The first call to setX() returns a temporary copy of obj1 and the call to setY() modifies the temporary. Subsequent call to print() displays the state of obj1 and since in obj1 the y member variable was never modified it remains zero.
When you replace the return types with references, no temporary copy is made the both calls to setX() and setY() operate on obj.
Lets go back to basis about object oriented programming.
Lets use a metaphor - say a bus.
A bus has certain properties that can be changed - e.g. fuel.
So if you have a function (top up the fuel) you do not need a new bus that is exactly the same as the last one bit with a fuel tank that is full.
So going back to the original question.
Test setX(int a) { x = a; return *this; }
should read
void setX(int a) { x = a; }
etc.
You have the same object but the fuel may be topped up (or x in this case)
In the First case you are returning the object by value, Hence the copy of object will be created and returned.
So
obj1.setX(10) will return a copy of test and than .setY(20) will work on that copy thats why its effects are not on obj1 .
while in second case a reference to object is returned and hence .setY(20) will work on obj1 itself . Hence the output.
This pinter contain address of a object
In first case
in setx fun this pointer return x and and not free for return y value at simultaneously therfore he send copy of y not address of y.
In second case
This both function are different both have own this pointer
So they send address of both x and y
Just a tiny question:
Can you tell me what's the issue here in this code ? It should print out 9 but it does 4.8921e-270, however, when uncommenting line 4, it works just fine, too.
I don't understand what might be wrong here. Thank you !
Code:
double& foo() {
double x = 9;
double &y = x;
//cout << y << "\n";
return y;
}
int main() {
cout << foo() << "\n";
}
Result:
4.8921e-270
It is a bad idea to return references/pointers to objects on the stack. They are likely destroyed when you leave the function. Try returning it as per value:
double foo() {
double x = 9;
double &y = x;
//cout << y << "\n";
return y;
}
Now the return value is copied instead of a reference to an object that is probably not existing anymore.
You are returning a reference to a local object, the object ceases to exist when foo completes, and then you get Undefined Behavior when you dereference it.
double foo() {
double x = 9;
double &y = x;
//cout << y << "\n";
return y;
}
Never a good idea to return references to objects on stack. Most likely they would be disappear when you leave the function. You might try returning it as per value.

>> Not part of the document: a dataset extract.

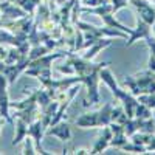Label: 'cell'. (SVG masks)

You return a reference to a local variable - since the local variable goes out of scope as soon as foo() returns, the value no longer exists.
So you should either just change the return type to double (highly recommended) and return x or (if you absolutely want/have to return a reference) use a static variable instead:
double& foo() {
static double x = 9;
double &y = x;
return y;
}
I often return data members of a class by const ref:
class BigThing {...};
class Foo
{
public:
const BigThing & getBT() const { return bt; } // For constant BigThing.
BigThing & getBT() { return bt; } // For mutable BigThing.
private:
BigThing bt;
};
Then as long as your instance of Foo is in scope (you don't want to return a ref to a local variable) then using one of the getBT() should be safe and efficient.